Answer specific questions about traffic and system load across our sites

MikeTheCanuck commented 6 years ago

There are a number of questions we need to answer, to be able to make adjustments to our infrastructure and ensure that - come the day that we start receiving non-trivial traffic levels - the systems are able to provide an adequate experience (reasonable response times, not a lot of queued requests).

Asking questions about "how much traffic" and "what kinds of performance" are we seeing, can often lead to a bloated effort to swallow, digest and synthesize All The Data: all-the-data

I am not interested in falling into that black hole.

What I'm interested in is identifying pieces of our architecture that need an upgrade.

So here's what I'm most immediately worried about:

disk space consumption on our PostgreSQL server's /data or root volumes, as developers upload more data - we've experienced multiple occasions when the database disk has been filled so completely that incoming requests have no place offload in-memory data to service particularly complex requests.
sustained CPU or memory consumption on the PostgreSQL server - acute, temporary loads are a fact of life no matter how big your server, but sustained loads indicate it's time to upsize or scale out
- memory exhaustion for individual containers (Tasks) - some containers just took more memory that we originally allocated to them. Some would immediately consume more than was available to them, and ECS/ALB would never schedule them into service because they weren't responding to health check requests; others would survive the initial validation, but would later run out of memory and start throwing 50/40 errors to outside requests. It took one of us proactively, manually investigating to find out where the problem was - until then, the APIs were either out of date, or mostly/completely out of commission.
container deploys that get trapped in a loop. During the development run-up in May of 2018 (and similarly during the 2017 season), we experienced a number of occasions when badly-configured containers were being unsuccessfully deployed - ECS would launch a new container instance, and would either find it couldn't start correctly, or wouldn't be healthy enough to be scheduled into service. These containers would be destroyed and recreated over and over (DOA would run multiple times a minute, unhealthy would run many times per hour) until we intervened, and this would exhaust the unmounted storage volume on our EC2 hosts #149, as well as frustrate developers who saw Travis successfully deploy, but nothing would change in their online APIs.
database connection exhaustion - there are many ways for us to manage the connection limits to the database, and many ways for us to configure the APIs and/or database server itself, that lead/led to completely-consumed connection limits #177, #178.

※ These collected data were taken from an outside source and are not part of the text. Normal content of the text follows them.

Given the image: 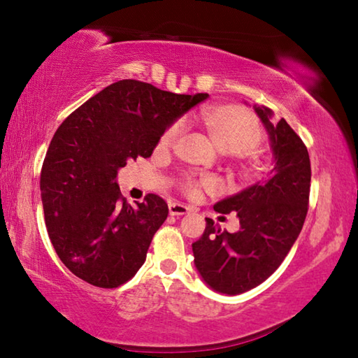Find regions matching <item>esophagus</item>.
<instances>
[{"mask_svg": "<svg viewBox=\"0 0 358 358\" xmlns=\"http://www.w3.org/2000/svg\"><path fill=\"white\" fill-rule=\"evenodd\" d=\"M191 207H187V205H183V203H171L169 205V213H171L172 216H183V215H187L191 213Z\"/></svg>", "mask_w": 358, "mask_h": 358, "instance_id": "esophagus-1", "label": "esophagus"}]
</instances>
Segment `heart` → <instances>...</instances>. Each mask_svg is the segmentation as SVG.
Masks as SVG:
<instances>
[{"mask_svg": "<svg viewBox=\"0 0 358 358\" xmlns=\"http://www.w3.org/2000/svg\"><path fill=\"white\" fill-rule=\"evenodd\" d=\"M202 124L211 137V141L224 153H235L243 156L250 153L260 143L262 129L259 121L251 112L240 106H217L202 115ZM183 132V123L177 121L169 126L161 137L162 147H172ZM215 180L210 177L187 178L185 189L189 196H196L201 189H213Z\"/></svg>", "mask_w": 358, "mask_h": 358, "instance_id": "obj_1", "label": "heart"}]
</instances>
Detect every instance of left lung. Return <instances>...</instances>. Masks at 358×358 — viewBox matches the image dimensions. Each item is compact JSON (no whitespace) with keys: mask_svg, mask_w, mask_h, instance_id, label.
<instances>
[{"mask_svg":"<svg viewBox=\"0 0 358 358\" xmlns=\"http://www.w3.org/2000/svg\"><path fill=\"white\" fill-rule=\"evenodd\" d=\"M273 151L268 177L215 205L237 213L240 230L229 234L205 217L203 235L192 243L194 264L216 292L238 295L259 286L286 259L305 222L310 202L311 162L301 138L273 112L254 106Z\"/></svg>","mask_w":358,"mask_h":358,"instance_id":"8db88e82","label":"left lung"}]
</instances>
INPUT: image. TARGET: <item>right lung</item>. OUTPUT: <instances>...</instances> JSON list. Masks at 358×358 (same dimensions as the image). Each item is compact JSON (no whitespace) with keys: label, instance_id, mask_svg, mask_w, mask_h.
Segmentation results:
<instances>
[{"label":"right lung","instance_id":"obj_1","mask_svg":"<svg viewBox=\"0 0 358 358\" xmlns=\"http://www.w3.org/2000/svg\"><path fill=\"white\" fill-rule=\"evenodd\" d=\"M207 98L128 78L108 85L59 124L42 164L41 197L48 237L77 278L113 289L143 265L169 207L156 194L137 207L126 203L115 181L118 169L150 157L169 126Z\"/></svg>","mask_w":358,"mask_h":358}]
</instances>
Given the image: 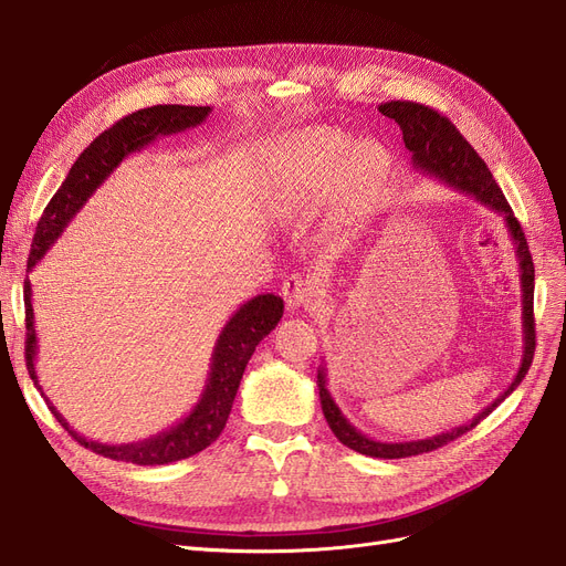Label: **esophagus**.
Here are the masks:
<instances>
[{"label": "esophagus", "instance_id": "1", "mask_svg": "<svg viewBox=\"0 0 566 566\" xmlns=\"http://www.w3.org/2000/svg\"><path fill=\"white\" fill-rule=\"evenodd\" d=\"M314 283L304 276H290L283 283V300L290 310H300L306 302L314 297Z\"/></svg>", "mask_w": 566, "mask_h": 566}]
</instances>
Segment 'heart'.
I'll list each match as a JSON object with an SVG mask.
<instances>
[{"mask_svg":"<svg viewBox=\"0 0 566 566\" xmlns=\"http://www.w3.org/2000/svg\"><path fill=\"white\" fill-rule=\"evenodd\" d=\"M297 167V188L306 196H325L342 179L349 193H366L385 175L387 156L373 144H358L333 129H302L290 139Z\"/></svg>","mask_w":566,"mask_h":566,"instance_id":"1","label":"heart"}]
</instances>
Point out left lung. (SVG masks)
<instances>
[{"label": "left lung", "mask_w": 566, "mask_h": 566, "mask_svg": "<svg viewBox=\"0 0 566 566\" xmlns=\"http://www.w3.org/2000/svg\"><path fill=\"white\" fill-rule=\"evenodd\" d=\"M380 113L389 119H394L401 127L403 134V144L410 153V165L418 175L430 177L434 181L447 184L462 196L474 198L479 205H484L491 212L501 214L507 233L515 243L517 252V262H520V283H522V361L515 373V378L507 385V389L501 394L499 399H493L482 413H476L472 420L462 422L458 427H451V430L434 434V437H424V439H413V441H380L364 434L361 430L345 418L339 406L335 403L333 394L328 391V378H325V366L321 361L318 366V397H321V408L323 416L328 420L333 434L345 443L347 449L364 453L370 458H408V455H420V453H430L434 449H441L443 443H449L465 432H470L472 427L482 422L491 410L505 401L512 391L517 389V385L524 380V375L531 366V358H534L536 349V331H534V260H531V252L526 245L524 231L520 227V221L507 205L501 186L495 184L493 175L489 172L486 163L476 156V150L462 139V134L455 129L449 117L439 115L437 111L427 108L422 104H413V101H389V104L380 106Z\"/></svg>", "instance_id": "8db88e82"}]
</instances>
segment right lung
<instances>
[{"label": "right lung", "instance_id": "add662e5", "mask_svg": "<svg viewBox=\"0 0 566 566\" xmlns=\"http://www.w3.org/2000/svg\"><path fill=\"white\" fill-rule=\"evenodd\" d=\"M210 113V106H150L123 117L111 129L98 134L96 139L82 150V156L71 167L65 181L44 208V214L38 221V231L35 238H32V248L28 254V273L42 262V256L59 241L67 224H71L75 214L84 208V202H87L96 193V188L115 172L119 163L132 156V153H139L146 146H150L158 136L179 134L202 125ZM23 300L28 331L25 364L30 380L42 391L35 370L38 333L35 314H32L30 279L23 285ZM281 316L283 300L273 293L256 295L238 306L214 342L208 380H205L202 394L198 403L191 408V413L169 427V430H163L148 439L132 443L92 441L67 424V420L59 413L56 406L46 399L44 391L42 397L51 413H54L56 420L65 427V432L71 434L80 447L90 449L98 455L134 462V465H167V462L191 458L202 449H208L212 441H217L221 430H224L250 356L254 354V347L276 328Z\"/></svg>", "mask_w": 566, "mask_h": 566}]
</instances>
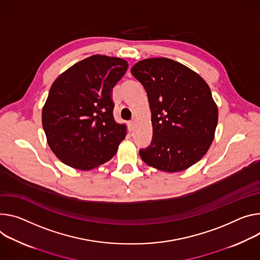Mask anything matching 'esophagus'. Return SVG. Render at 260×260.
I'll return each mask as SVG.
<instances>
[{
    "label": "esophagus",
    "mask_w": 260,
    "mask_h": 260,
    "mask_svg": "<svg viewBox=\"0 0 260 260\" xmlns=\"http://www.w3.org/2000/svg\"><path fill=\"white\" fill-rule=\"evenodd\" d=\"M135 125H136V122H135V121L128 122V129H129V132H133V131L135 129Z\"/></svg>",
    "instance_id": "1"
}]
</instances>
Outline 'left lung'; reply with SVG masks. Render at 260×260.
Segmentation results:
<instances>
[{
    "instance_id": "8db88e82",
    "label": "left lung",
    "mask_w": 260,
    "mask_h": 260,
    "mask_svg": "<svg viewBox=\"0 0 260 260\" xmlns=\"http://www.w3.org/2000/svg\"><path fill=\"white\" fill-rule=\"evenodd\" d=\"M132 75L143 85L149 102L152 139L139 150L141 158L160 171L177 172L207 152L218 124V108L205 81L167 58L136 63Z\"/></svg>"
}]
</instances>
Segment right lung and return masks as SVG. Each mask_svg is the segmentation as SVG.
I'll return each instance as SVG.
<instances>
[{
	"instance_id": "add662e5",
	"label": "right lung",
	"mask_w": 260,
	"mask_h": 260,
	"mask_svg": "<svg viewBox=\"0 0 260 260\" xmlns=\"http://www.w3.org/2000/svg\"><path fill=\"white\" fill-rule=\"evenodd\" d=\"M120 58L95 55L53 83L42 109L49 146L67 166L91 170L111 159L126 135L113 117V87L127 69Z\"/></svg>"
}]
</instances>
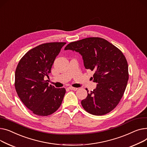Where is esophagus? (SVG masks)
<instances>
[{"label":"esophagus","mask_w":147,"mask_h":147,"mask_svg":"<svg viewBox=\"0 0 147 147\" xmlns=\"http://www.w3.org/2000/svg\"><path fill=\"white\" fill-rule=\"evenodd\" d=\"M69 90H74V91H76L78 90V88H75V87H69Z\"/></svg>","instance_id":"1"}]
</instances>
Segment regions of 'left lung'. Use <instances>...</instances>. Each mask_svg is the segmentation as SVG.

There's also curiosity about how many "hits" each site (and each API service) receives per day, so that we have some idea whether these sites & services could require additional enhancements, and if there's a reason for us to look into performance issues for possible scale-up/scale-out. This "curiosity"-driven work is a lower priority from an engineering/DoS-protection point of view, but may be of more interest from a marketing point of view.

znmeb commented 6 years ago

Both kinds of monitoring (capacity planning and marketing) are subjects near and dear to my heart. ;-)

I suspect the capacity planning is adequately covered by the AWS tools - people wouldn't deploy there if they didn't have the tools to manage and plan capacity. I know a lot about capacity planning, but nearly all of it is useful only in a bare metal environment, not in containers running inside virtual machines. ;-)
On the marketing side, pretty much everyone I know starts with the free tier of Google Analytics. There are other ways to do it but Google Analytics is one that everyone understands.

nam20485 commented 6 years ago

I think the first step, and the way to avoid the black hole, is to gather measurements to characterize our performance. Too often performance tuning or optimization is requested without truly understanding the load on each facet of the system. If we can setup some kind of benchmark or measurement of each of the items you listed, I think we could better understanding where our bottlenecks are, why they are there, and which pieces actually need (or don't) scaling of additional resources. With empirical data we can make informed decisions about where to spend time or money to improve the performance of our system, and justify doing so.

The website usage is a perfect example, if we don't know what the characteristics of it's access are, we have no idea whether we even have a scaling problem.

I would advocate that the first step would be researching the various ways we could gather usage and performance data for each of the components you listed, and then implementing those to gather measurements of the performance of each piece. This way we don't have to don't have to follow up and investigate time optimizing or scaling any one piece until we know which pieces are not performing adequately

It sounds like Ed may have some insight or experience in this area that we could leverage, if we can figure out how to apply it to dockerized containers. Or at least the services we run inside them.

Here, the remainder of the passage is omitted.